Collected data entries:
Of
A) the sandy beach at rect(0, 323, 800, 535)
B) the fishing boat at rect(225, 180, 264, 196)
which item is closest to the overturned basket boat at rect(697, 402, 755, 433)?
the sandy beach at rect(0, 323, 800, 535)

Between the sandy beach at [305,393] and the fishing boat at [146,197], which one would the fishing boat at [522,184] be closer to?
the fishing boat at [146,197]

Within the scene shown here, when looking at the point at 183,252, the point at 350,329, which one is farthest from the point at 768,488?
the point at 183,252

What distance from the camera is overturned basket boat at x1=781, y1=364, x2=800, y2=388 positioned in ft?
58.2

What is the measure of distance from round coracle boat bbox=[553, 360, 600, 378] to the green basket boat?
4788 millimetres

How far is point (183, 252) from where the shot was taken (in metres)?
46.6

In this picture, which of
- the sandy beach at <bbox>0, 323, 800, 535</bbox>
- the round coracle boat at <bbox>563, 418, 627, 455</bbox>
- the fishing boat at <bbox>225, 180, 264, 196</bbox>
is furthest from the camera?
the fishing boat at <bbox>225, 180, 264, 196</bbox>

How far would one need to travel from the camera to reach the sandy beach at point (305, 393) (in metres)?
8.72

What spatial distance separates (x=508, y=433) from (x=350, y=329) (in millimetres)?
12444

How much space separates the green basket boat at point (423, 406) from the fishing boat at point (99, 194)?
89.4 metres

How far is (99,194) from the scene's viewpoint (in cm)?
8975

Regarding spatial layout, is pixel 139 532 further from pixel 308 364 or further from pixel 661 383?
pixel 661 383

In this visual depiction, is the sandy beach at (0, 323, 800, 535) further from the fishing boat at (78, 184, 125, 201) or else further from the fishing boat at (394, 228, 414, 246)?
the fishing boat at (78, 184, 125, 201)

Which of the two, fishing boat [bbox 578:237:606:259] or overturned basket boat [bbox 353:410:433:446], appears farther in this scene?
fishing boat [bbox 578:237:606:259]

### [Directions for this task]
Format every nonblank line of the listing above as a Markdown table with two columns, Row and Line. Number the rows in order and leave out the blank lines.

### [Result of this exercise]
| Row | Line |
|---|---|
| 1 | Of |
| 2 | A) the sandy beach at rect(0, 323, 800, 535) |
| 3 | B) the fishing boat at rect(225, 180, 264, 196) |
| 4 | which item is closest to the overturned basket boat at rect(697, 402, 755, 433)? |
| 5 | the sandy beach at rect(0, 323, 800, 535) |
| 6 | Between the sandy beach at [305,393] and the fishing boat at [146,197], which one would the fishing boat at [522,184] be closer to? |
| 7 | the fishing boat at [146,197] |
| 8 | Within the scene shown here, when looking at the point at 183,252, the point at 350,329, which one is farthest from the point at 768,488? |
| 9 | the point at 183,252 |
| 10 | What distance from the camera is overturned basket boat at x1=781, y1=364, x2=800, y2=388 positioned in ft? |
| 11 | 58.2 |
| 12 | What is the measure of distance from round coracle boat bbox=[553, 360, 600, 378] to the green basket boat? |
| 13 | 4788 millimetres |
| 14 | How far is point (183, 252) from where the shot was taken (in metres)? |
| 15 | 46.6 |
| 16 | In this picture, which of |
| 17 | - the sandy beach at <bbox>0, 323, 800, 535</bbox> |
| 18 | - the round coracle boat at <bbox>563, 418, 627, 455</bbox> |
| 19 | - the fishing boat at <bbox>225, 180, 264, 196</bbox> |
| 20 | is furthest from the camera? |
| 21 | the fishing boat at <bbox>225, 180, 264, 196</bbox> |
| 22 | How far would one need to travel from the camera to reach the sandy beach at point (305, 393) (in metres)? |
| 23 | 8.72 |
| 24 | What spatial distance separates (x=508, y=433) from (x=350, y=329) (in millimetres)? |
| 25 | 12444 |
| 26 | How much space separates the green basket boat at point (423, 406) from the fishing boat at point (99, 194)? |
| 27 | 89.4 metres |
| 28 | How far is (99,194) from the scene's viewpoint (in cm)? |
| 29 | 8975 |
| 30 | Regarding spatial layout, is pixel 139 532 further from pixel 308 364 or further from pixel 661 383? |
| 31 | pixel 661 383 |
| 32 | In this visual depiction, is the sandy beach at (0, 323, 800, 535) further from the fishing boat at (78, 184, 125, 201) or else further from the fishing boat at (394, 228, 414, 246)? |
| 33 | the fishing boat at (78, 184, 125, 201) |
| 34 | Which of the two, fishing boat [bbox 578:237:606:259] or overturned basket boat [bbox 353:410:433:446], appears farther in this scene? |
| 35 | fishing boat [bbox 578:237:606:259] |